Wednesday, September 9, 2015

Influence on Wes Anderson's Grand Budapest Hotel

Wes Anderson’s film, The Grand Budapest Hotel is clearly inspired and heavily influenced by the writings of Stefan Zweig. The setting of a Grand Hotel is something already that is a clear reference or similarity between the two texts.  The time period also feels very similar in the two texts, around the in-between war eras. But beyond the obvious and superficial, there is much that is similar between The Grand Budapest Hotel and the writings of Stefan Zweig, specifically the novella Twenty-four Hours in the Life of a Woman.

Twenty-four Hours in the Life of a Woman is several stories within a story. We must follow the main story of the narrator that we are introduced to, but then the narrator shifts to Mrs.
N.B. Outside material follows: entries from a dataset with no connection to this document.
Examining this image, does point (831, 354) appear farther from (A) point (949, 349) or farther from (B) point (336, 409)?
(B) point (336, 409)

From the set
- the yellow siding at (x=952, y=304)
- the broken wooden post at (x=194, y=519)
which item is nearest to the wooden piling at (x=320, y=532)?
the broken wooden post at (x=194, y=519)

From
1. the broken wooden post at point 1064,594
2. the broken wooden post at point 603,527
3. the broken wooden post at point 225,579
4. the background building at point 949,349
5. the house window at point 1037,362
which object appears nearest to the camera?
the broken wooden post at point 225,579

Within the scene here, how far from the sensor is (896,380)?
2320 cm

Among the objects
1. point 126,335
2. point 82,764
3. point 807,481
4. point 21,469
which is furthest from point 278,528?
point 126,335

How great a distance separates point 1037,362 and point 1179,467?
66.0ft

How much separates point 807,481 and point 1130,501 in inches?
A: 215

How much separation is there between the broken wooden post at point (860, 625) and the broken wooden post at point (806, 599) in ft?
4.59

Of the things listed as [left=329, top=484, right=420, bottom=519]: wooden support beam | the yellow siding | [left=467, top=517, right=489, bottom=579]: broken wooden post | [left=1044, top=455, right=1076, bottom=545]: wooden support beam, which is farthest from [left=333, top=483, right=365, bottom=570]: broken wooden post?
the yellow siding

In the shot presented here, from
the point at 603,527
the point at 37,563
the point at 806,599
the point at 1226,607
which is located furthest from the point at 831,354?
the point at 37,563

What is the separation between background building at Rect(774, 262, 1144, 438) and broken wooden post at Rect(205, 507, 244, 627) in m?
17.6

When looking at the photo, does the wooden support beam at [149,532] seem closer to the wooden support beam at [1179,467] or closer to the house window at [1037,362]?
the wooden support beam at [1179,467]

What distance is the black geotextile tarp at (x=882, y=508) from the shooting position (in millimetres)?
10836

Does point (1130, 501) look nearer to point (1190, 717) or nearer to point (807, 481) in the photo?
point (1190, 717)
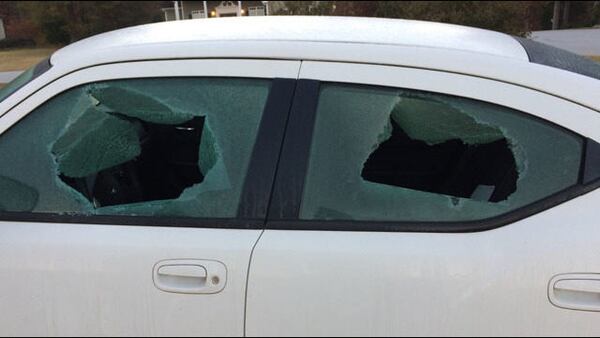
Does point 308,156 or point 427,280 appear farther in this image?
point 308,156

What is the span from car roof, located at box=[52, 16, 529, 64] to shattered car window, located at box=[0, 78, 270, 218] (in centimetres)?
17

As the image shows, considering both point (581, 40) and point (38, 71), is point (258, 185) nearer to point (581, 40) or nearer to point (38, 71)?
point (38, 71)

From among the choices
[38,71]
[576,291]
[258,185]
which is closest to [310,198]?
[258,185]

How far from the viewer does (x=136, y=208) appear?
1.68 meters

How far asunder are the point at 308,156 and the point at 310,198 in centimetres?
12

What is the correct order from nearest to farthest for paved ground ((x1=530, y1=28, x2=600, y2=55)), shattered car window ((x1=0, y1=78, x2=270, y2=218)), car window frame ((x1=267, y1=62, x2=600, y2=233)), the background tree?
1. car window frame ((x1=267, y1=62, x2=600, y2=233))
2. shattered car window ((x1=0, y1=78, x2=270, y2=218))
3. paved ground ((x1=530, y1=28, x2=600, y2=55))
4. the background tree

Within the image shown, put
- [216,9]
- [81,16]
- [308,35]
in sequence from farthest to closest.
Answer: [216,9], [81,16], [308,35]

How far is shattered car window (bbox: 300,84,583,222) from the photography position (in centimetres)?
150

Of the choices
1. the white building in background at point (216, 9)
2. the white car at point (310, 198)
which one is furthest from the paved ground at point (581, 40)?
the white building in background at point (216, 9)

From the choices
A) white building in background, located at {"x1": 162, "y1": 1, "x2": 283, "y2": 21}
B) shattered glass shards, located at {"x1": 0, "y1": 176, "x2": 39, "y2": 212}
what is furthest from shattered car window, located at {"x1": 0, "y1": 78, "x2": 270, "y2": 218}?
white building in background, located at {"x1": 162, "y1": 1, "x2": 283, "y2": 21}

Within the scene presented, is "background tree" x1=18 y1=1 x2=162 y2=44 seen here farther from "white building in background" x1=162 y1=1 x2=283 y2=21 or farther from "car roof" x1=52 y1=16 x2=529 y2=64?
"car roof" x1=52 y1=16 x2=529 y2=64

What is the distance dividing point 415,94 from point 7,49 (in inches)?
137

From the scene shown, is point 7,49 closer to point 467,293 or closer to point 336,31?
point 336,31

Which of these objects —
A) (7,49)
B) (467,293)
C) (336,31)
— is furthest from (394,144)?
(7,49)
C as she tells her story. The same thing happens in The Grand Budapest Hotel. We are introduced to a narrator, which then shifts to a different narrator. When Zero tells his story about his life and his interaction with Mr. Gustave, he becomes the narrator. This is a pretty common literary technique so it may night be a direct influence. I don’t know when Wes Anderson started reading Zweig’s works and I don’t know how that whole timeline of when he made these movies plays out so it could be a situation of finding a fellow artist or author who speaks to you because of your similarities.
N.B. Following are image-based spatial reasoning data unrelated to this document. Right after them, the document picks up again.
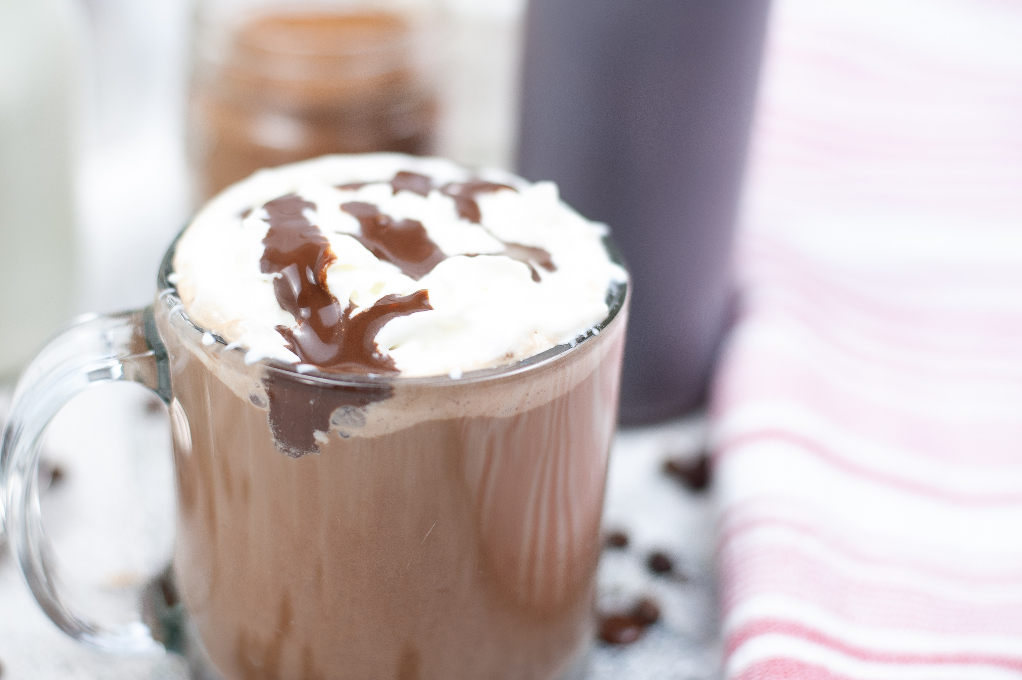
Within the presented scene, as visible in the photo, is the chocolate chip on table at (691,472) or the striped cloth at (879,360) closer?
the striped cloth at (879,360)

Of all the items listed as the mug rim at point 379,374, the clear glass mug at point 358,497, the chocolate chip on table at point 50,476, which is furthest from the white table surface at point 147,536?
the mug rim at point 379,374

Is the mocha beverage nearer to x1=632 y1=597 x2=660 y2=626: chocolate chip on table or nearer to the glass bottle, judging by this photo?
x1=632 y1=597 x2=660 y2=626: chocolate chip on table

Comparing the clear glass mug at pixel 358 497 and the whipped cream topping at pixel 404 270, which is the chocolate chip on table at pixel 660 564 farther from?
the whipped cream topping at pixel 404 270

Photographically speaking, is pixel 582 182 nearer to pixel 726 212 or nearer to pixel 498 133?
pixel 726 212

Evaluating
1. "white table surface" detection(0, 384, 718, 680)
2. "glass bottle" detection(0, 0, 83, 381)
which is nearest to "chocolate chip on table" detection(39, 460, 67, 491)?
"white table surface" detection(0, 384, 718, 680)

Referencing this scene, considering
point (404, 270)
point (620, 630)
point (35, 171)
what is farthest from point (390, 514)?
point (35, 171)

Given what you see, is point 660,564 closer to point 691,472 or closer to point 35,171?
point 691,472
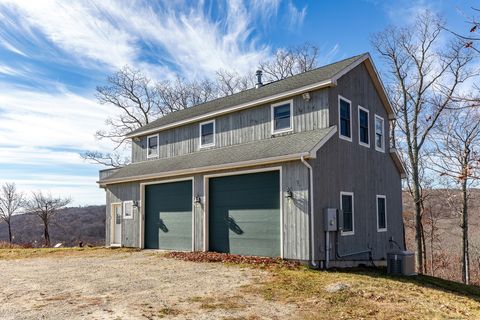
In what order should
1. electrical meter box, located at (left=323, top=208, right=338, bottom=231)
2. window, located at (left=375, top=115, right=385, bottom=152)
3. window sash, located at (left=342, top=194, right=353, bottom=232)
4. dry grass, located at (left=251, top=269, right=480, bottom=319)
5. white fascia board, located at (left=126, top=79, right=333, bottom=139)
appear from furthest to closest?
window, located at (left=375, top=115, right=385, bottom=152) → window sash, located at (left=342, top=194, right=353, bottom=232) → white fascia board, located at (left=126, top=79, right=333, bottom=139) → electrical meter box, located at (left=323, top=208, right=338, bottom=231) → dry grass, located at (left=251, top=269, right=480, bottom=319)

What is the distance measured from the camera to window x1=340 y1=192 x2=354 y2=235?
41.6ft

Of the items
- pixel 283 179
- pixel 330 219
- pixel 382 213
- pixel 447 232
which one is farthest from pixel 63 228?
pixel 330 219

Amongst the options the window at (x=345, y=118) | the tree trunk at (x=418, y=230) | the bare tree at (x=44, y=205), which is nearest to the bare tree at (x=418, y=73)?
the tree trunk at (x=418, y=230)

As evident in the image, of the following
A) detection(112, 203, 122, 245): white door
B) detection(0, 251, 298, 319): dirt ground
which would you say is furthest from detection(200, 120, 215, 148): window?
detection(0, 251, 298, 319): dirt ground

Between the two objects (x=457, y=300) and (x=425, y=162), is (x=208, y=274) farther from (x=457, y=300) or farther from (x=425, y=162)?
(x=425, y=162)

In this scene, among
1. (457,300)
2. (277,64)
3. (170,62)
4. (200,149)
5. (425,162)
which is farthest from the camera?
(277,64)

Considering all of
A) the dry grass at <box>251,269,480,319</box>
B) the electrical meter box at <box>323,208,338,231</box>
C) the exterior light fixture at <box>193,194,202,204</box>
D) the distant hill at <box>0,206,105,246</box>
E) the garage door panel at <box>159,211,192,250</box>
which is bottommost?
the distant hill at <box>0,206,105,246</box>

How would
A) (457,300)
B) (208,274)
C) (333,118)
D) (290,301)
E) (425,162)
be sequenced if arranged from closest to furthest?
(290,301)
(457,300)
(208,274)
(333,118)
(425,162)

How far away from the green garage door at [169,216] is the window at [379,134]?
772cm

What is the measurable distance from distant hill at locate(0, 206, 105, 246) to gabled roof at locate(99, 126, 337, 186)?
25378 mm

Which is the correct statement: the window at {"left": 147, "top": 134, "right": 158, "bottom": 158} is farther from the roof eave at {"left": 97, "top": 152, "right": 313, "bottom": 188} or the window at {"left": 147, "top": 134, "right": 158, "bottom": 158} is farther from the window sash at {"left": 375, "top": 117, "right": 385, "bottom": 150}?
the window sash at {"left": 375, "top": 117, "right": 385, "bottom": 150}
Mr. Gustave as a character also feels like he fits in perfectly in the world of Twenty-four Hours in the Life of a Woman. He could easily be the enchanting stranger who whisks away Henriette. He is an idealized man, something mysterious and perfect in every situation. Mr. Gustave is flawed but always exudes this mystery and sense of perfection, and perhaps this is because his personification is through the perception of Zero, who looked up to the man.
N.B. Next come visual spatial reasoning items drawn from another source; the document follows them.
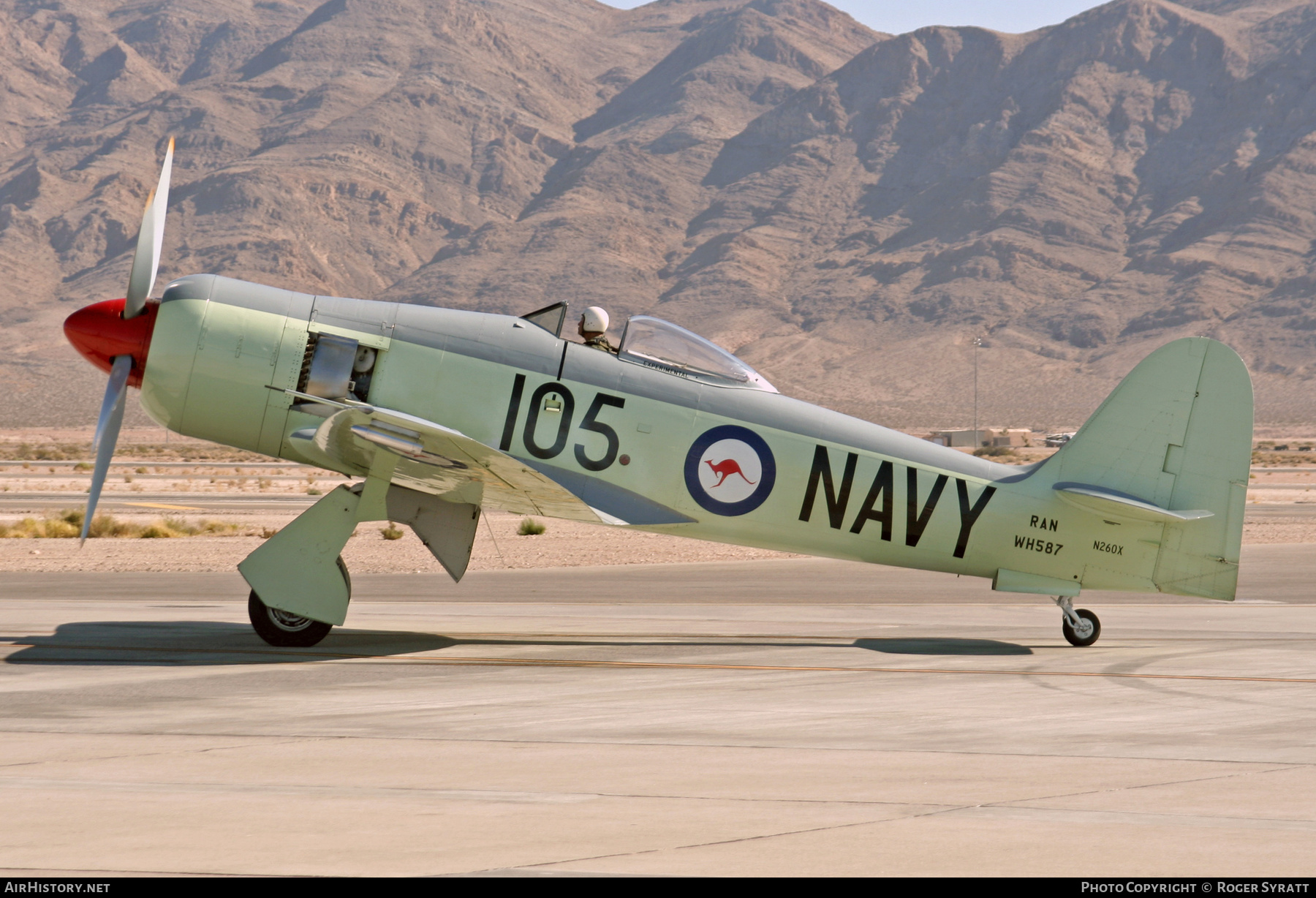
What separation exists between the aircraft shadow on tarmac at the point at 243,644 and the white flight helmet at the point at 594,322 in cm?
293

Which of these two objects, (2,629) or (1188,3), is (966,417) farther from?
(1188,3)

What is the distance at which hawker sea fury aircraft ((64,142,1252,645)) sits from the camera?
416 inches

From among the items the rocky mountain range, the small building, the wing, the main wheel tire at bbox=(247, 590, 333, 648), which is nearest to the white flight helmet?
the wing

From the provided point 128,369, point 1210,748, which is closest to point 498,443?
point 128,369

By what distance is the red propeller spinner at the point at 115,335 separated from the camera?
10586 millimetres

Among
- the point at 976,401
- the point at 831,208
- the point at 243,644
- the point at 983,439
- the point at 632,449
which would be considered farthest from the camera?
the point at 831,208

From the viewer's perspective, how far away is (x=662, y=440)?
1102 centimetres

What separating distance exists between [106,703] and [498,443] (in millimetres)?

I think this idealization of characters and situations is also something that is a common thread between the two texts. Both of them have a surreal-ness to them. The language is not necessarily how people would talk. The situations and characters are exaggerated and theatrical in a way that is verging on not realistic. In fact, at least in Wes Anderson’s films, none of the places he uses are real. I mentioned that he uses a similar time period, where it’s in between wars. But in Grand Budapest Hotel, the soldiers that attack him aren’t “Nazis”. It’s nonspecific for a reason. It continues this sense of “story” that everything is falsified in a way or exaggerated.

I would have to read more of Zweig’s work, but I think that the influence on Wes Anderson stylistically is clear. They both create similar types of characters and characterize them in similar ways. They nest stories within stories and they place their texts in similar time periods and locations. Not to say that Wes Anderson isn’t original, because we are all a mix of our influences and every work is a melding of influences that came before it.